Гаршинский Василий — концентрированное отчаяние от невозможности отстоять элементарное человеческое достоинство.
Второй тип — тот, который часто называется “праведником”, — это смиренный или смиряющийся, Семен из “Сигнала”, Очарованный странник Голован и священник Туберозов Лескова, Соня Мармеладова Достоевского. Этот персонаж не идет по жизни, а ведом ею, но претворяет этим христианский парадокс о “благе ига”, о “свободе на коленях”. Они решительны и смелы, когда этого требует ситуация, но смелость эту берут не внутри себя, не из злобы и не из инстинкта. Самый безмысленный из этого ряда — Очарованный Голован — уже в виде притчи показывает предельное воплощение талана-судьбы, непротивления ей. Ценность этого непротивления исповедуют и Семен, и Соня, и Туберозов.
Другое дело, что все эти персонажи в известной степени искусственны. Даже лесковский Туберозов, который удивительно живописен, все-таки слишком уж блестит. Слишком уж хорош да румян провинциальный священник Савелий Туберозов, слишком чуден. И весь роман “Соборяне”, полный любви к православному священству, критическому уму кажется излишне выглаженным и несомненным.

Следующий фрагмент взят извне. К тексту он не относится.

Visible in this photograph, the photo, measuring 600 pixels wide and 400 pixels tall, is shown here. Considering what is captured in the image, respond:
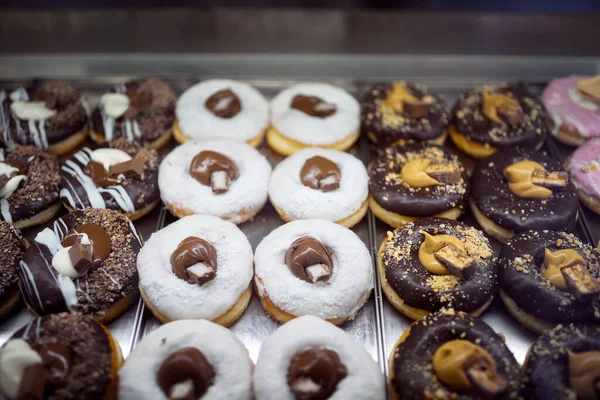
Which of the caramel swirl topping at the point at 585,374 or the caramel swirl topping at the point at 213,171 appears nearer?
the caramel swirl topping at the point at 585,374

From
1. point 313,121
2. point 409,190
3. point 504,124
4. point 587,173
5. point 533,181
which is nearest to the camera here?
point 533,181

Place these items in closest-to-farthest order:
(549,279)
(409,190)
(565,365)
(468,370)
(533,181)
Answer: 1. (468,370)
2. (565,365)
3. (549,279)
4. (533,181)
5. (409,190)

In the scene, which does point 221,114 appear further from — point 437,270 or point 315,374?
point 315,374

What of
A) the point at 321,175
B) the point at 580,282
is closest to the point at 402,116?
the point at 321,175

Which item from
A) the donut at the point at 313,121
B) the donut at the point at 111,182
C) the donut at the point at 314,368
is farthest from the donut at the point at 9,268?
the donut at the point at 313,121

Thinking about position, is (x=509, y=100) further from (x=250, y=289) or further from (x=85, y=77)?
(x=85, y=77)

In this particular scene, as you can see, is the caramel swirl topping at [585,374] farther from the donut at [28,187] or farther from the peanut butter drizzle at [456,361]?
the donut at [28,187]

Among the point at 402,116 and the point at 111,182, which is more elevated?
the point at 402,116
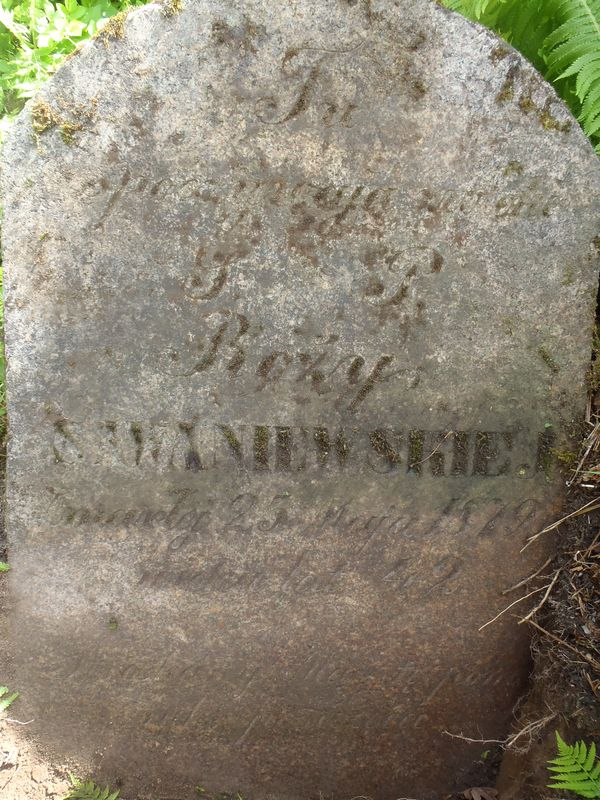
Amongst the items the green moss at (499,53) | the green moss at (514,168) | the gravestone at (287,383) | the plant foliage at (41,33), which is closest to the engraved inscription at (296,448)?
the gravestone at (287,383)

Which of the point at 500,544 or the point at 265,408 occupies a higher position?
the point at 265,408

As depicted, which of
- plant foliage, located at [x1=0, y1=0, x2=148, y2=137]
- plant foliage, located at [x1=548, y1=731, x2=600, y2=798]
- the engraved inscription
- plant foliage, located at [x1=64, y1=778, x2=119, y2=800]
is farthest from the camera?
plant foliage, located at [x1=0, y1=0, x2=148, y2=137]

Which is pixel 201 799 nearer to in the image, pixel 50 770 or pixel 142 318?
pixel 50 770

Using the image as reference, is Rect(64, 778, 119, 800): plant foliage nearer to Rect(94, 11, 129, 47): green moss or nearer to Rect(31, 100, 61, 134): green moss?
Rect(31, 100, 61, 134): green moss

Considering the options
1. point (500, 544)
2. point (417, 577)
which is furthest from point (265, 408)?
point (500, 544)

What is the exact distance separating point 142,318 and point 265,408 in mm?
573

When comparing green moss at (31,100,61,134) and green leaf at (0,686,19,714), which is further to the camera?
green leaf at (0,686,19,714)

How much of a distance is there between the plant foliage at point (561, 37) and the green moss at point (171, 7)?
1066 millimetres

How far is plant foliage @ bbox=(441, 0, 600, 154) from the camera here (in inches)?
92.1

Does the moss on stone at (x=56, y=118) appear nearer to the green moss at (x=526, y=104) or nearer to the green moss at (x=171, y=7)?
the green moss at (x=171, y=7)

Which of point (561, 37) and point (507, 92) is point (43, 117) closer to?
point (507, 92)

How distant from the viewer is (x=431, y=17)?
7.10 feet

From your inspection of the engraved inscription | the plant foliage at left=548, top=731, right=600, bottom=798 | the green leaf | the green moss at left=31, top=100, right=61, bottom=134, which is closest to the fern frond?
the engraved inscription

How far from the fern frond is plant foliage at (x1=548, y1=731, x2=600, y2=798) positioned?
7.29 ft
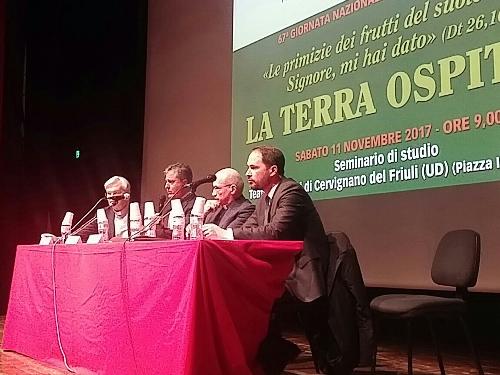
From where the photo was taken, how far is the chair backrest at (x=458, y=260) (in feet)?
8.73

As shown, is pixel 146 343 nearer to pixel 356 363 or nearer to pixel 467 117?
pixel 356 363

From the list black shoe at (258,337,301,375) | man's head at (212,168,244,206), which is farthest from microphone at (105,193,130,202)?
black shoe at (258,337,301,375)

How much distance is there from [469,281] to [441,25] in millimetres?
1346

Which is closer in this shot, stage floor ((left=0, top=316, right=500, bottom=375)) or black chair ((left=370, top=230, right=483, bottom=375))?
black chair ((left=370, top=230, right=483, bottom=375))

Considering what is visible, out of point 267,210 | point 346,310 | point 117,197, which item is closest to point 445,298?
point 346,310

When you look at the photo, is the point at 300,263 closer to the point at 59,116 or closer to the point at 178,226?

От подобного блеска удается избавиться только Достоевскому, да и то протащив мечту о праведничестве через пять романов от “Преступления и наказания” до “Братьев Карамазовых”, а своего “правденика” через ряд перерождений от Сонечки до Алеши Карамазова. Но уже и Соня Мармеладова, безответная и этим даже неприятная овечка, жертвенная, нещадная к себе, себя презирающая, дорастает до любви. И здесь важно заметить, доросла до любви к себе, до осознания божественной природы своей грешной, слабой и, казалось, пропавшей души. И лишь в этой любви она обретает силу, ею спасена, возлюблена Раскольниковым не в меньшей мере, чем он ею.
В этом существенное различие столь сходных конфликтов у Гаршина и у Достоевского. Гаршин не ставит себе задачу создать реальную фантазию, он живописует образ, икону того, что хотел бы видеть2. У Гаршина праведник — только праведник, предмет в себе, лозунг. У Достоевского — сражение с неподвижностью происходит внутри каждого героя.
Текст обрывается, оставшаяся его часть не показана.